La paroisse de Sacré-Cœur-de-Jésus (1917)
La croissance démographique de Québec s’accélère
avec le XXe siècle. Entre 1901 et 1929, la population du quartier de
Saint-Sauveur triple (Lebel, 1986, 27). À l’est de l’Hôtel-Dieu
du Sacré-Cœur-de-Jésus, un établissement fondé
en 1873, les terres trouvent enfin preneurs (Morisset, 2000, 95). Des familles
ouvrières, travaillant dans les nombreuses manufactures de chaussures
de la basse-ville, s’installent souvent à deux ou trois par maison.
Comme la paroisse de Saint-Sauveur
compte plus de 20 000 âmes depuis la fin du XIXe siècle (Bernier,
1978, 18), une nouvelle division religieuse s’impose. Pour donner aux
fidèles « une desserte plus efficace, proportionnée à
leurs besoins spirituels », le cardinal Bégin érige canoniquement
la paroisse de Sacré-Cœur-de-Jésus, le 30 août 1917.
Son territoire, détaché de celui de Saint-Sauveur, est limité
au nord par la rivière Saint-Charles, au sud par le prolongement de
la rue Bédard, au nord-est par l’avenue Parent et à l’ouest
par la rue Saint-Luc.
Avant la construction d’une église « temporaire »,
qui subsistera près de cinquante ans, les paroissiens utilisent comme
lieu de culte la chapelle du Patronage Laval (Noppen, 1994, 70).

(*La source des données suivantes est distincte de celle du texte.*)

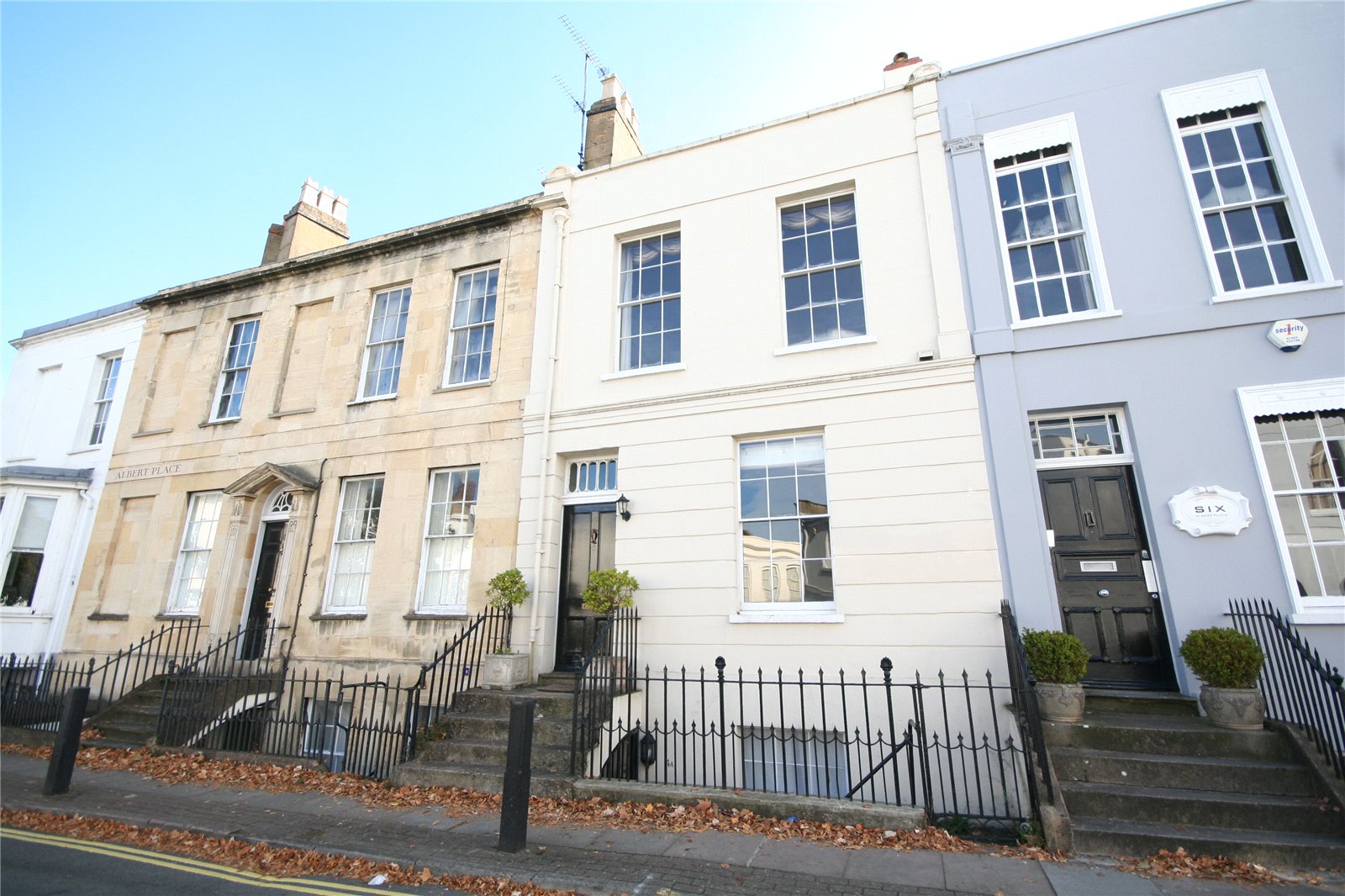 CJ Hole Cheltenham 4 bedroom House for sale in Albert Place Pittville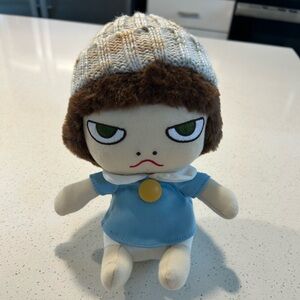 Yoshitomo Nara Walk On Onnanoko Girl Plush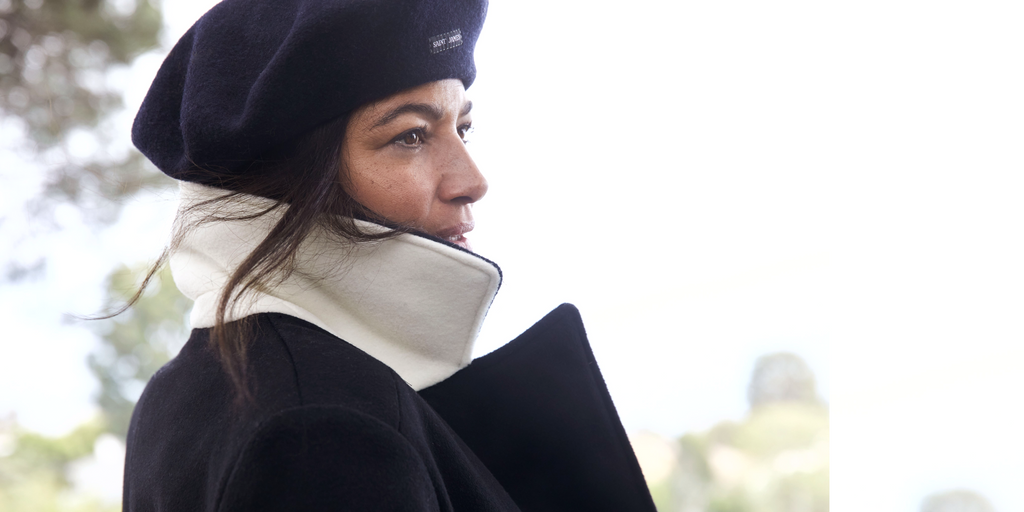 Saint James BERET FRANCE - French Beret Hat (NAVY)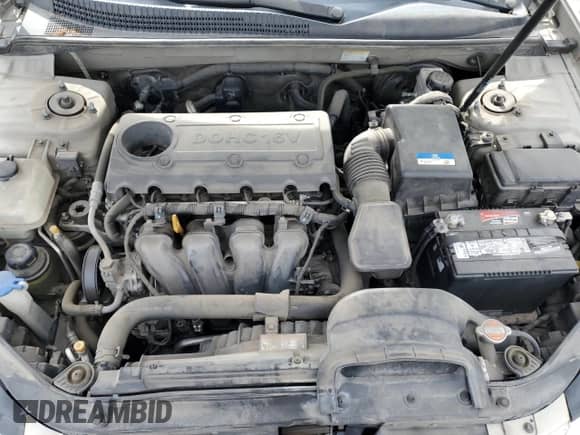 2010 Hyundai Sonata GLS z VIN 5NPET4AC9AH622548, wystawiony jako Copart lot #91658505 z przebiegiem 120 392 mil mil oraz Czysty tytuł • Clean title. Historia ofert i sprzedaży dostępna na DreamBid. Obrazek 11.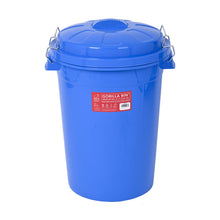Load image into Gallery viewer, Red Gorilla Bin With Clip Lid 50 Lt
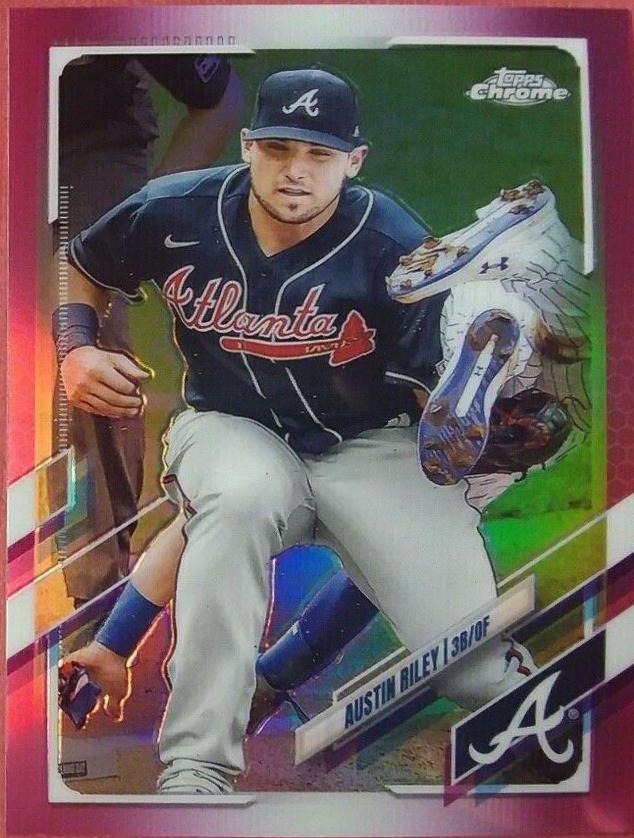 Austin Riley [Pink Refractor] #194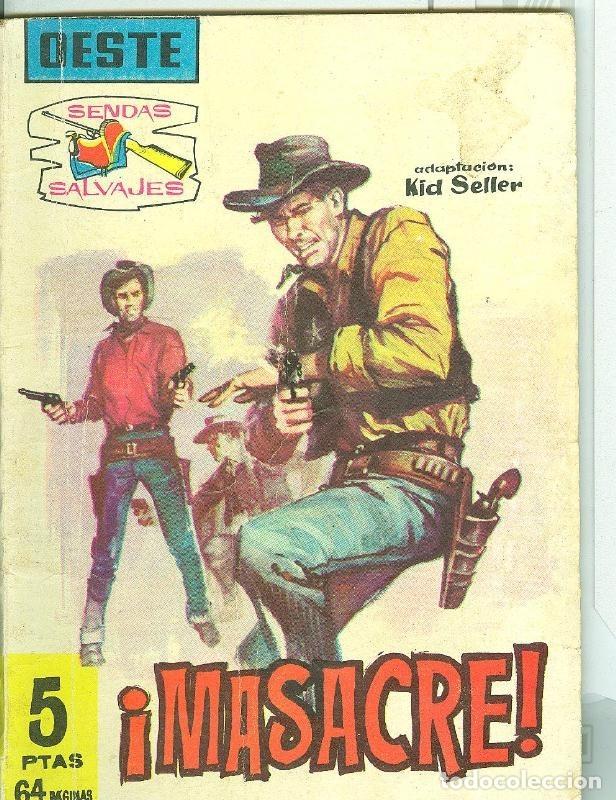 C&oacute;mics: Sendas Salvajes numero 031: Masacre - Varios - Foto 1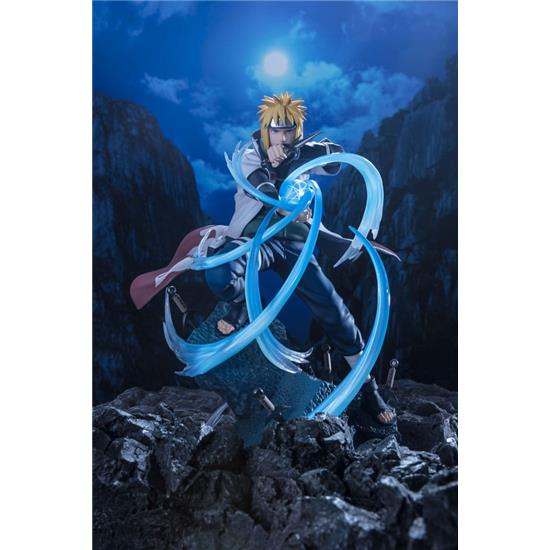 Naruto Shippuden: Minato Namikaze-Rasengan FiguartsZERO Extra Battle Statue 20 cm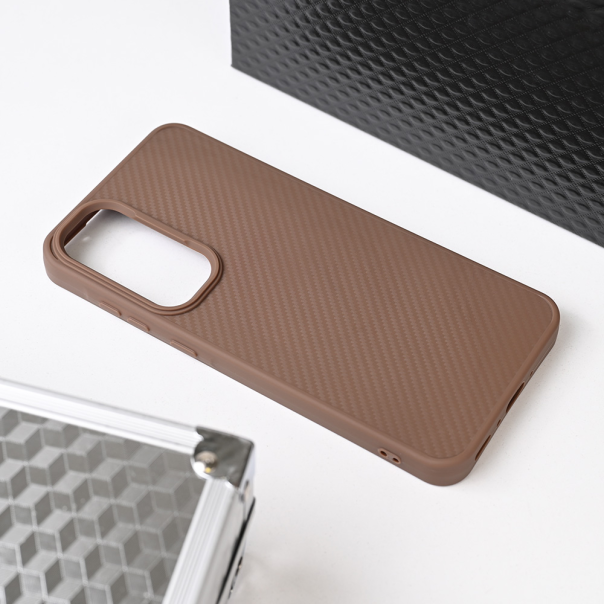 Torbica Magsafe Kevlar za Samsung A356B Galaxy A35 5G braon - 220748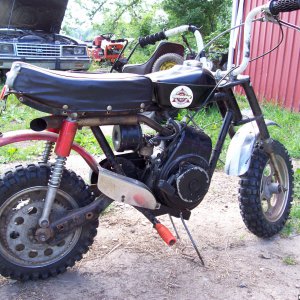 72 Rupp Hustler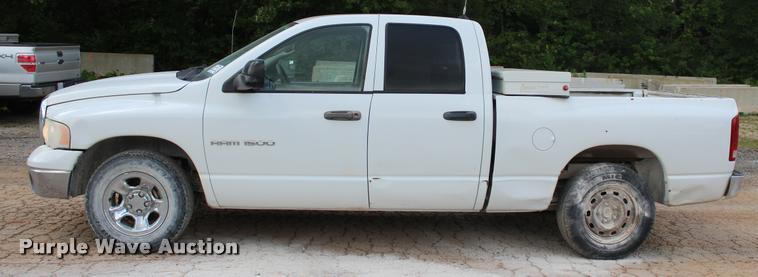 image for item DA2727 2005 Dodge Ram 1500 Quad Cab pickup truck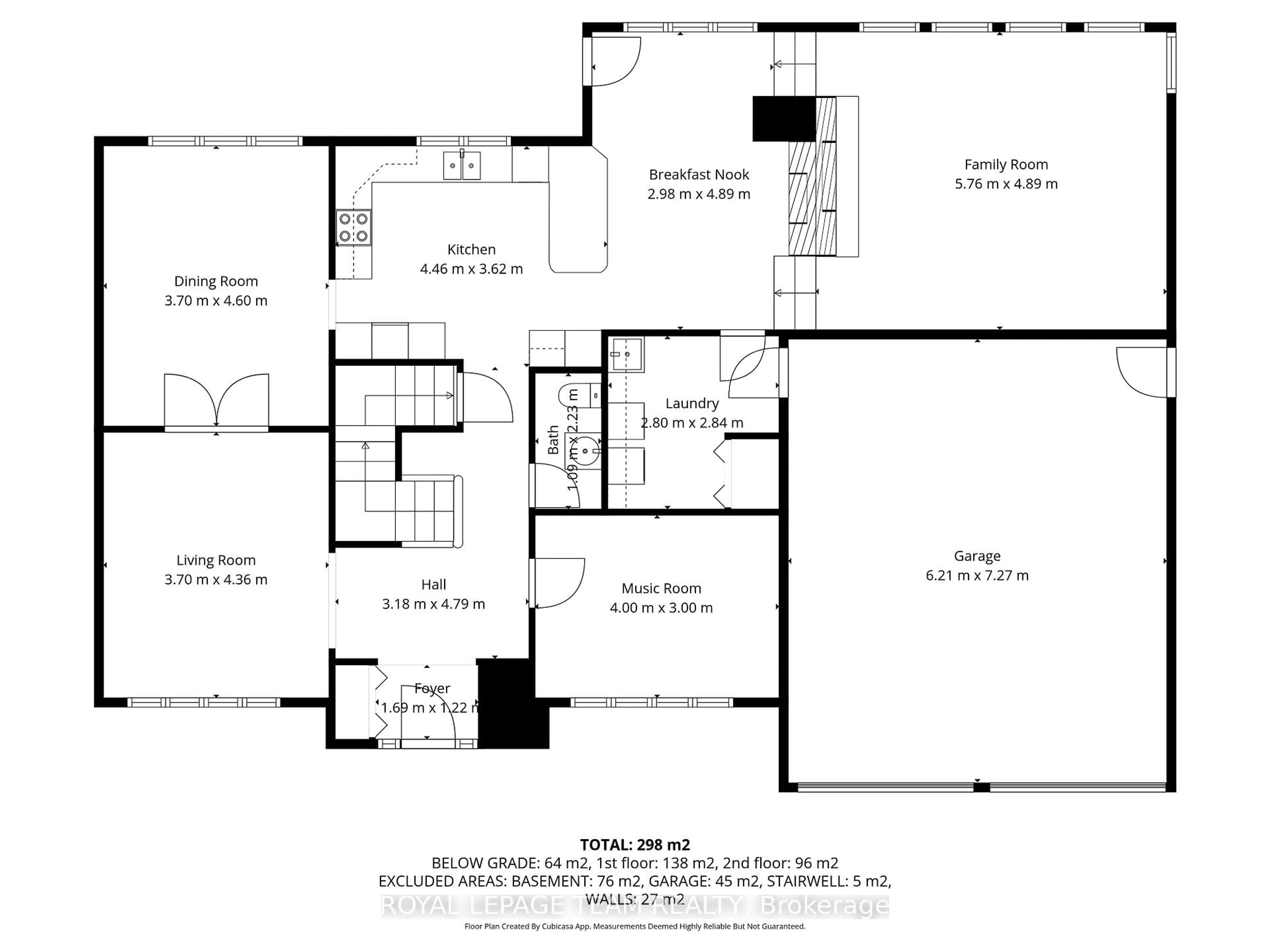 Floor plan for 1105 CINDY HILL Cres, Ottawa Ontario K4M 1E8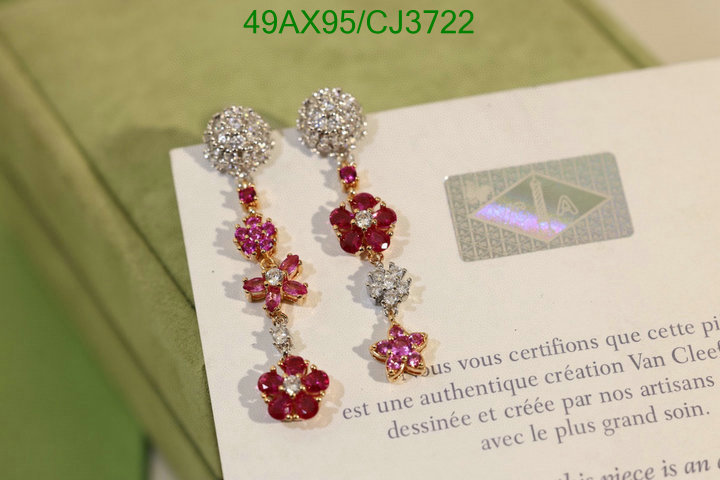 Van Cleef & Arpels-Jewelry Code: CJ3722 $: 49USD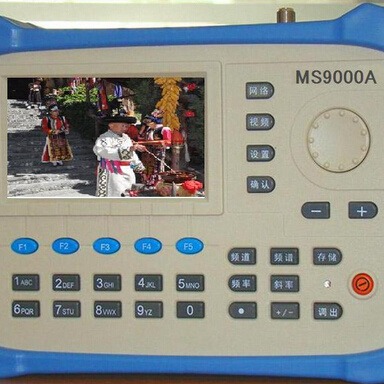 F彩像监视数字场强仪MS2018停产，型号为MS9000A 型号:ZX7M-MS9000A库号：M397866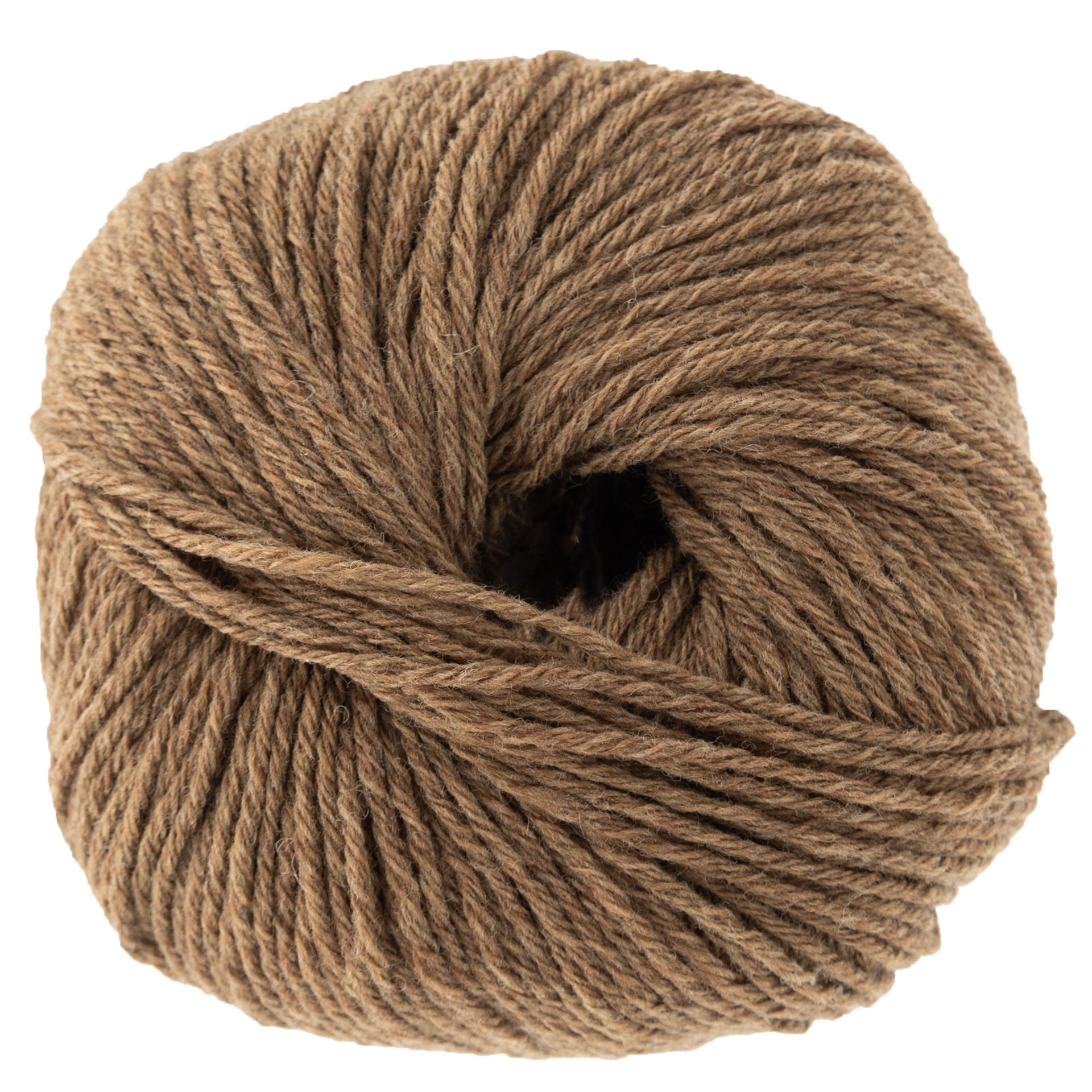 Knitting for Olive Heavy Merino Yarn - Soft Cognac - Zoom Image
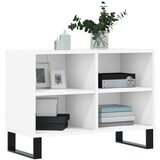 TV ormarić bijeli 69,5 x 30 x 50 cm od konstruiranog drva | shoptok.hr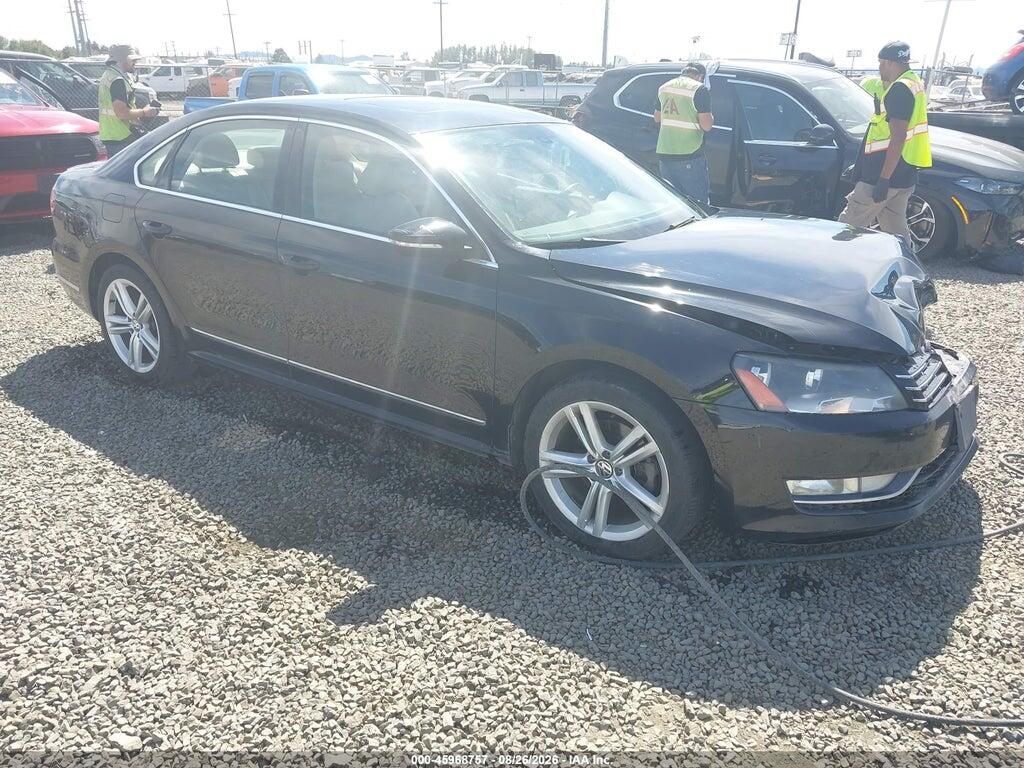 2012 VOLKSWAGEN PASSAT 1VWCN7A33CC005760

À la fin du XXe siècle, la baisse de la pratique religieuse et la diminution des effectifs du clergé incitent certaines paroisses à mettre leurs ressources en commun. Depuis les années 1990, les paroisses de Sacré-Cœur-de-Jésus et de Saint-Sauveur partagent leurs services de pastorale.